If the distributions were different, we would choose images most similar to the test set to serve as a local validation set. Doing this would ensure that our local score measurements correlated with the leaderboard. Otherwise, we could use the provided split as is.
To figure this out, we merged the train, and the validation sets into a single “train” set. Then we created a simple binary classifier to distinguish the “train” and the “test” sets. If the classifier could distinguish the two, the distributions were different. If not, they were the same.
After training the classifier and measuring ROC-AUC, we got a value quite close to 0.5. This indicated that the distributions were very similar and the splits could be used as-is.
Solution
The best model can be summarised as follows: csse resnet50 fpn, with a classification head and correlation operations in the bottleneck and all skip connections, with rgb-ndvi input, mosaic oversampling of planter_skip class and tuned thresholds. Let’s go over each part one by one.
Model architecture
We used one of the classic segmentation architectures — a Feature Pyramid Network (FPN). We chose a fairly standard resnet50 backbone and added Concurrent Spatial and Channel Squeeze & Excitation blocks right before each downsampling operation and at each step in the feature pyramid. This combination worked really well for us in our previous similar projects, so it was a solid bet for this competition.
We added a classification head to the network’s bottleneck. An approach we picked up from kaggle competition solutions. This adds an additional loss to the bottleneck and is supposed to improve gradient flow through the network.

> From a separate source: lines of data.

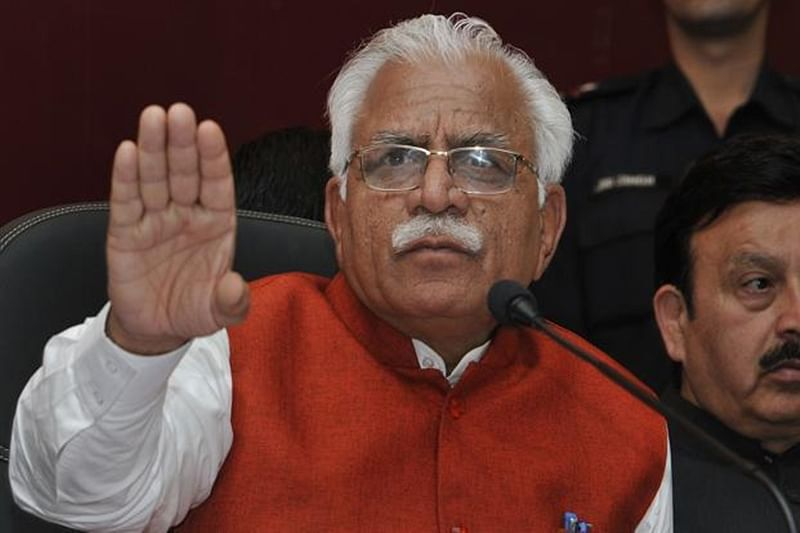 Fingers pointed at women will be chopped off, says Haryana CM Manohar Lal Khattar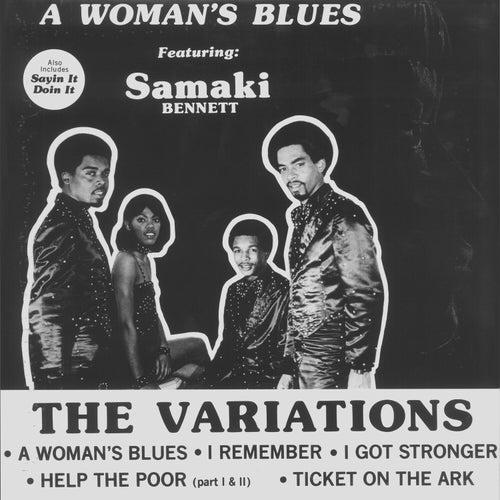 A Woman's Blues de Variations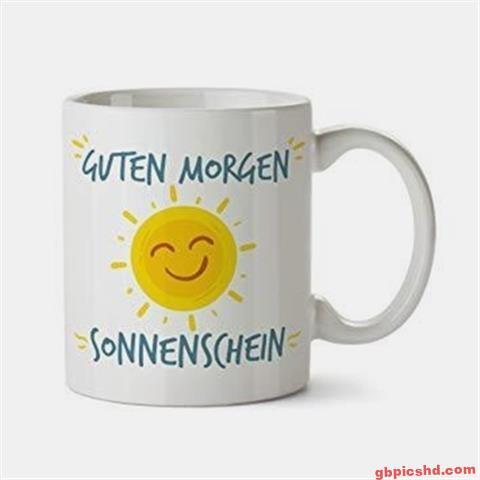 guten-morgen-sonnenschein_24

In addition, the classification results could be used to filter out noise from the segmentation outputs (although this filtering didn’t help much in our case).
Inspired by the FlowNet paper, we added a “correlation” (“Corr Layer” in the illustration above) operation into the bottleneck and all of the skip connections. Some classes were quite context-dependent, so considering a certain relationship between a pixel in the image (or a feature map in our case) and all the others should improve model performance. Fortunately, the tensorflow_addons repository has the layer implemented as CorrelationCost, so it is just a matter of putting it in the right place and choosing a good set of parameters. We have never seen this approach applied to a segmentation task.
Using the NIR channel
To make use of the extra NIR channel, we calculated NDVI and added it as an additional channel to the RGB input. NDVI is a common index used for agricultural image processing. NDVI ranges from -1 to 1, where values closer to 1 represent more “plant-like” pixels.

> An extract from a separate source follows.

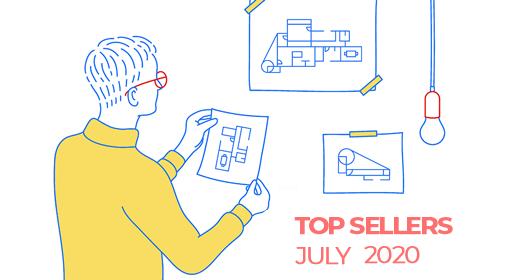 Best Sellers July 2020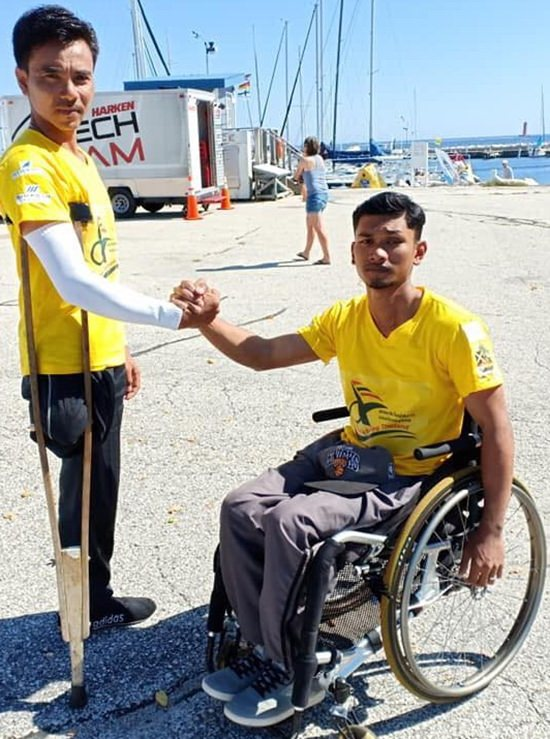 2018 Para-sailing World Champions; in their first ever competition.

RGB on the left. NDVI on the right. Note how much easier it is to see plant matter on the NDVI image.
Oversampling
The dataset provided was cut with overlap from a set of large rasters. Luckily, the dataset split was fair, and different fields were chosen for each subset. Here we attempted to reconstruct the rasters and do random crops around the rare classes, in particular, the planter_skip class. Cropping from reconstructed rasters allowed us to take crops “between” the training examples, which created a more diverse dataset.
Thresholding
Since the classes were not mutually exclusive, we had to choose a threshold for each one separately. For each class, a set of thresholds 0.1-0.9 with a step of 0.1 was checked, and the highest-scoring one was chosen.
Prediction examples
Conclusion
Despite labeling quirks and time constraints, our model is able to provide predictions useful for downstream tasks. We believe that further improvement can be achieved given higher-quality labeled data and larger-scale computations. Incorporating ideas from other participants might also improve results. For example, using expert networks and task-specific loss functions helped other participants in the competition.